Seksualitas pasangan milenial

▒ Lama baca < 1 menit

Seksualitas pasangan milenial

Seks. Topik yang selalu menarik, padahal punya sisi rumit karena masalah psikologis dan hormonal. Lalu Kompas melaporkan sejumlah data tentang frekuensi hubungan seks di antara pasangan milenial, antara lain merujuk laporan survei Kinsey Institute, Indiana, Amerika.

Kinsey adalah lembaga bereputasi dalam studi seksualitas manusia, sudah 76 tahun usianya. Kinsey Report abad lalu dirujuk banyak media. April lalu Kinsey menggelar karya Bettina Rheims, seorang fotografer yang sering menampilkan foto sensual. Majalah Playboy hingga Vogue memuat karyanya.

View this post on Instagram

A post shared by Bettina Rheims (@bettinarheims)

Baiklah, saya tak mengutip isi artikel Kompas. Saya akan bercerita hal lain. Frekuensi hubungan seksual adalah satu hal, dan kehamilan adalah hal lain. Maka ada candaan, seorang suami yang bekerja di luar negeri, pulang dua tahun sekali, selalu kembali ke tempat tugas dengan meninggalkan istri sudah positif.

Seksualitas pasangan milenial

Juga pernah terjadi, seorang perempuan yang belum menikah kemudian hamil padahal hubungan cuma sekali. Tak ada yang aneh, karena bukan cowoknya yang hamil. Lagi pula mereka sudah dewasa dan mandiri. Bisa saling bertanggung jawab demi si janin karena berlandaskan cinta.
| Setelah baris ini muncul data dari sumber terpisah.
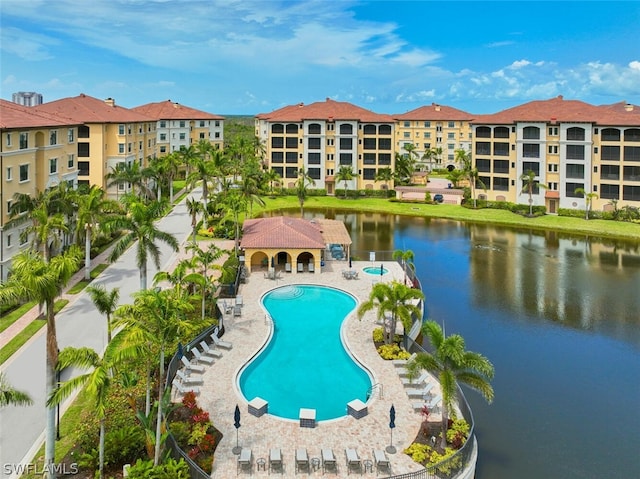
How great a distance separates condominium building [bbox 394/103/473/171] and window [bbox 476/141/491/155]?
32.3 metres

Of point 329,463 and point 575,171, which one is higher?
point 575,171

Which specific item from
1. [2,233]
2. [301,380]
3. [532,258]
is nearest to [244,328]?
[301,380]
Seksualitas pasangan milenial

Kapan itu, awal pandemi, saya menahan tawa di teras saat mendengar seorang ibu ngobrol dengan penjual ayam bumbu yang disebutnya tetap ayu sebagai janda beranak tiga, yang tertua sudah di SMP.

Si Teteh memang blak-blakan, sehingga ketika ditanya kenapa belakangan sering kesiangan, dia menjawab santai, “Namanya juga pengantin baru, Bu. Dapat bujangan muda. Pagi mau belanja ke pasar, daster saya ditarik. Makanya saya cepet isi, hihihi….”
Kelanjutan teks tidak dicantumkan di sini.